先日、産業医の先生の勉強会に参加しました。
具体的な事例を踏まえた検討など、弁護士としても大変刺激になりました。
いくつか弁護士としての見解も述べさせていただきました。
特に、エンゲージメント(企業と従業員との愛着心)とストレスの分析は勉強になりました。
一方で、エンゲージメントについては「アンケート方式」で回答を得るため、日本では諸外国に比べて比較的低めになってしまうという指摘はなるほどと思いました(「職場に貢献できていますか」という質問に対して、「私は貢献しています!!」と答えにくいですよね。)。
裁判所は、勤務が原因で精神疾患になったことが疑われる場合、直前の勤務時間を分析するという手法になりがちです。
確かに、勤務時間という客観的な指標を重視したい気持ちは理解できるのですが、年齢、職歴、エンゲージメント、ストレス耐性などといった点を総合考慮すべきなのではないでしょうか。
用語解説
産業医
事業場において、その事業場に勤務する労働者の健康管理等のために、必要な助言や指導、勧告を行う医師です。
産業医は、労働安全衛生規則という厚生労働省令が定める要件を備えたかたである必要があります。医師免許をもつかたが誰でもなれるわけではありません。
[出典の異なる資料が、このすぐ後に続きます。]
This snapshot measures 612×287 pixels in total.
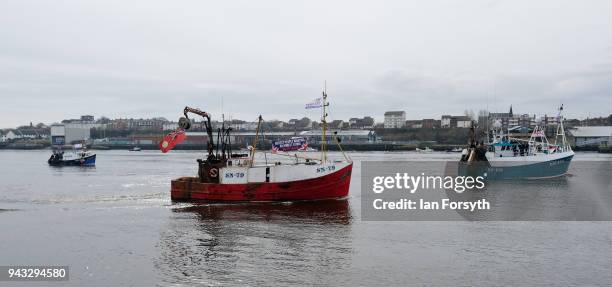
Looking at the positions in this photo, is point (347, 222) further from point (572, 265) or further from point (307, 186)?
point (572, 265)

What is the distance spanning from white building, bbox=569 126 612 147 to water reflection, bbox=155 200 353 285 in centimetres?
15953

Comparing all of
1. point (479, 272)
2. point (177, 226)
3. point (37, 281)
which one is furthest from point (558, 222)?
point (37, 281)

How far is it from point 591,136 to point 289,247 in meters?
175

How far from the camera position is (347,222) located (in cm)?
3086

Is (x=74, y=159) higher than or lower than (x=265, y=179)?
lower

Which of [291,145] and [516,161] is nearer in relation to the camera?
[291,145]

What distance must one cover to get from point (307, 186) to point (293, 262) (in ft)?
49.1

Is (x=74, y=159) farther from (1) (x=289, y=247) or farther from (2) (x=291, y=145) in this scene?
(1) (x=289, y=247)

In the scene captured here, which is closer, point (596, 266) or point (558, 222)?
point (596, 266)

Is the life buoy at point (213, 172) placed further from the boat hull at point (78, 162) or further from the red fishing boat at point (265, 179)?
the boat hull at point (78, 162)

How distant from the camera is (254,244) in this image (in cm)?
2480

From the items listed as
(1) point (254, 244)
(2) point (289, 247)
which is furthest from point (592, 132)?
(1) point (254, 244)

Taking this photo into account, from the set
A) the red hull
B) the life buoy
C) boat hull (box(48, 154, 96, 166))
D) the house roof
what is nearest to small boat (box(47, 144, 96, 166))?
boat hull (box(48, 154, 96, 166))

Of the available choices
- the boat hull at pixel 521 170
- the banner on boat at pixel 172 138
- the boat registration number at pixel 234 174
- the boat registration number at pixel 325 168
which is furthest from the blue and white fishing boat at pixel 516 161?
the banner on boat at pixel 172 138
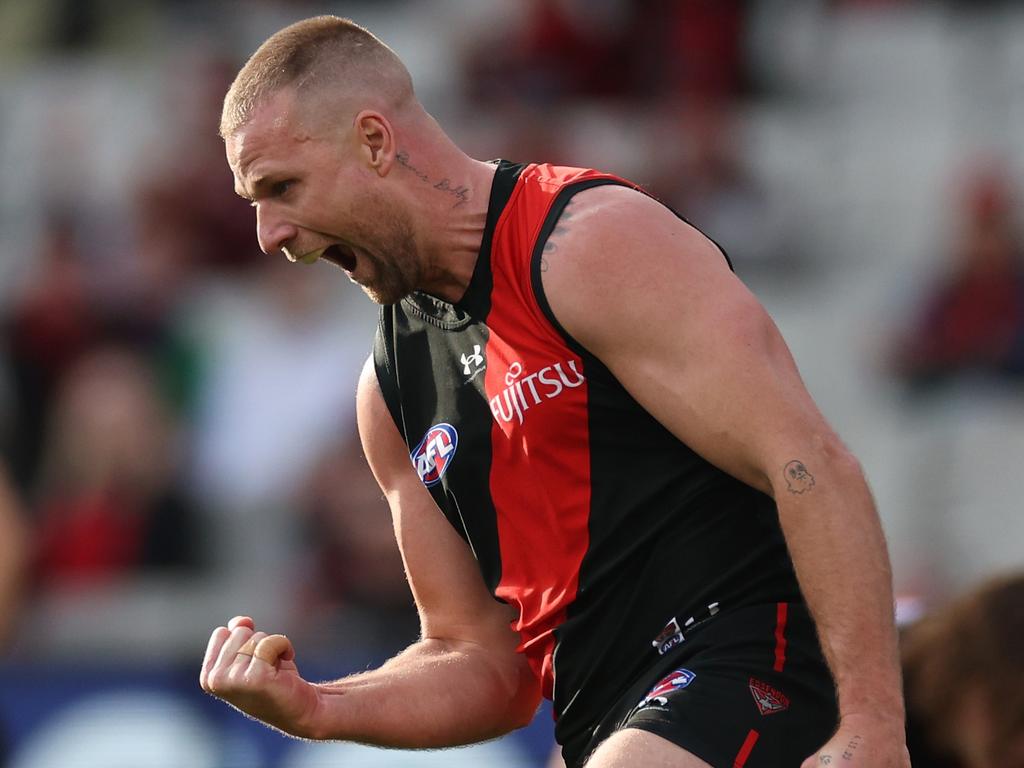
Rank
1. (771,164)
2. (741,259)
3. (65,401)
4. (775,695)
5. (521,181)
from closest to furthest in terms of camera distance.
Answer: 1. (775,695)
2. (521,181)
3. (65,401)
4. (741,259)
5. (771,164)

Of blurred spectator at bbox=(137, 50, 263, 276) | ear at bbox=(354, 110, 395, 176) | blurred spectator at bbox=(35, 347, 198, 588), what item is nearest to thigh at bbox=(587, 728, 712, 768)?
ear at bbox=(354, 110, 395, 176)

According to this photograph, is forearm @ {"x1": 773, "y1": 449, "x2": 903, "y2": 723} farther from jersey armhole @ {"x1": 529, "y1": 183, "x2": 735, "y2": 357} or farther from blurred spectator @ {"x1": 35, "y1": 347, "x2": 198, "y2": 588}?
blurred spectator @ {"x1": 35, "y1": 347, "x2": 198, "y2": 588}

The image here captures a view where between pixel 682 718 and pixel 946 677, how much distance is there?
1088mm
事業場に勤務する労働者の人数規模や従事する業務によって、産業医を選任する義務があったりなかったりするほか、産業医を選任する義務がある場合でも、嘱託産業医(非常勤)でもよかったり専属産業医でなければならなかったりします。
専属産業医の勤務日数は特に決められていませんが、基本的に週に4日程度常勤することが目安です。
産業医の業務として、たとえば次のようなものが挙げられます。業務内容において嘱託産業医と専属産業医に違いはありません。
- 健康診断の結果チェック及び事後の指導、就業判定
- ストレスチェック制度に基づく高ストレス者の面接・指導
- 休業者に対する復職の可否の意見
- 就業上の配慮に関する判断をし、指導や勧告を行うこと(作用環境等により従業員に健康被害が発生するリスク判定等)
- 長時間労働者への面接
- 衛生委員会への参加(勤務する労働者が常時50名以上の事業場においては、衛生委員会を設置しなければなりません。)
- 原則1か月に1回の(要件を満たしたときは2か月に1回の)職場巡視
患者の治療を行うわけではないというのが大きな特徴といえます。
古い資料ですが、産業医を選任する義務のある事業場のうち実際に産業医を選任している事業場の割合は約87%という状況である統計が示されています。
エンゲージメント
エンゲージメント(engagement)とは、本来は「婚約」「誓約」「約束」「契約」などの意味を持つ英単語ですが、「深いつながりをもった関係性」という意味から、企業活動においては、会社と従業員との間に確固たる信頼関係が構築されていることを意味します。
例えば、「社内におけるエンゲージメントの向上」は、「従業員が会社に対しての愛着や貢献の意志をより深めること」ということを意味します。
従業員のエンゲージメントを向上させる主な要素として、以下の点が指摘されています。
①働きやすさ
社内や取引先との人間関係がが良好に保たれ、従業員がその職場が自分に合っていると感じられること
②仕事のやりがい
従業員が業務を行うにあたって「こうありたい」と感じる理想が達成されている
③会社のビジョンへの共感
会社が目指すビジョンや社風などに従業員が共感できていること
こうした要素を満たして従業員のエンゲージメントを向上させることは、長期的には会社に貢献意識の高い従業員を育て、離職の防止にも繋がります。